Trump Campaign Plan to Sue ‘The Apprentice’ Filmmakers 

The presidential campaign for former President Donald Trump is planning to file a lawsuit against the filmmakers who are behind a new biopic movie called “The Apprentice.”

The film is set to follow Trump’s early years in real estate. The campaign said it will sue the makers of the film because they have included “blatantly false assertions.”

In a statement submitted to media outlet The Hill, Steven Cheung, a spokesperson for the Trump campaign, said:

“We will be filing a lawsuit to address the blatantly false assertions from these pretend filmmakers. This garbage is pure fiction which sensationalizes lies that have been long debunked.

“As with the illegal Biden Trials, this is election interference by Hollywood elites, who know that President Trump will retake the White House and beat their candidate of choice because nothing they have done has worked.

“This ‘film’ is pure malicious defamation, should not see the light of day, and doesn’t even deserve a place in the straight-to-DVD section of a bargain bin at a soon-to-be-closed discount movie store. It belongs in a dumpster fire.”

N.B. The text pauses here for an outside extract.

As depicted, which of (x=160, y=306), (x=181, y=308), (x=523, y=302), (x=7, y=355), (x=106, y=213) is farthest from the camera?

Ali Abbassi is the director of the film, which premiered earlier this week at the Cannes Film Festival. The Hill reported that when the film was over, it received a standing ovation from the audience that lasted eight minutes.

The film stars Sebastian Stan, who plays Trump when he was just a real estate developer in New York. Jeremy Strong, who stars in “Succession,” plays Roy Cohn, who is the mentor and former attorney of Trump.

After the film premiered Monday night, reports started to circulate quickly that the film depicts Trump, his relationship with his first wife Ivana and his working relationship with Cohn all in an unfavorable light.

At the premiere, Abbassi said:

“When we did this movie, everyone said, ‘Why do you want to make a movie with Trump? You know, if you want to tell something about the world, do it in a nice way, in a metaphorical way.’”

Then, he continued by saying this next quip, which received raucous applause from the crowd:

“There is no nice, metaphorical way to deal with the rising wave of fascism. The messy way, the banal way, is the only way of dealing with this wave on its own terms, at its own level. It’s not going to be pretty, but I think the problem with the world is that the good people have been quiet for too long.”

One investor in the film is Dan Snyder, a billionaire who is the former owner of the NFL’s Washington Commanders. Snyder considers himself to be a friend of Trump’s and invested in the movie through the film company Kinematics because he believed it was going to depict the former president in a flattering way.

Variety reported just before the film was set to premiere on Monday that Snyder wasn’t happy with the creative direction the film ended up taking.

Apparently, he tried to stop the film from being released after first seeing a cut of it a few months ago, but that didn’t work out the way he wanted.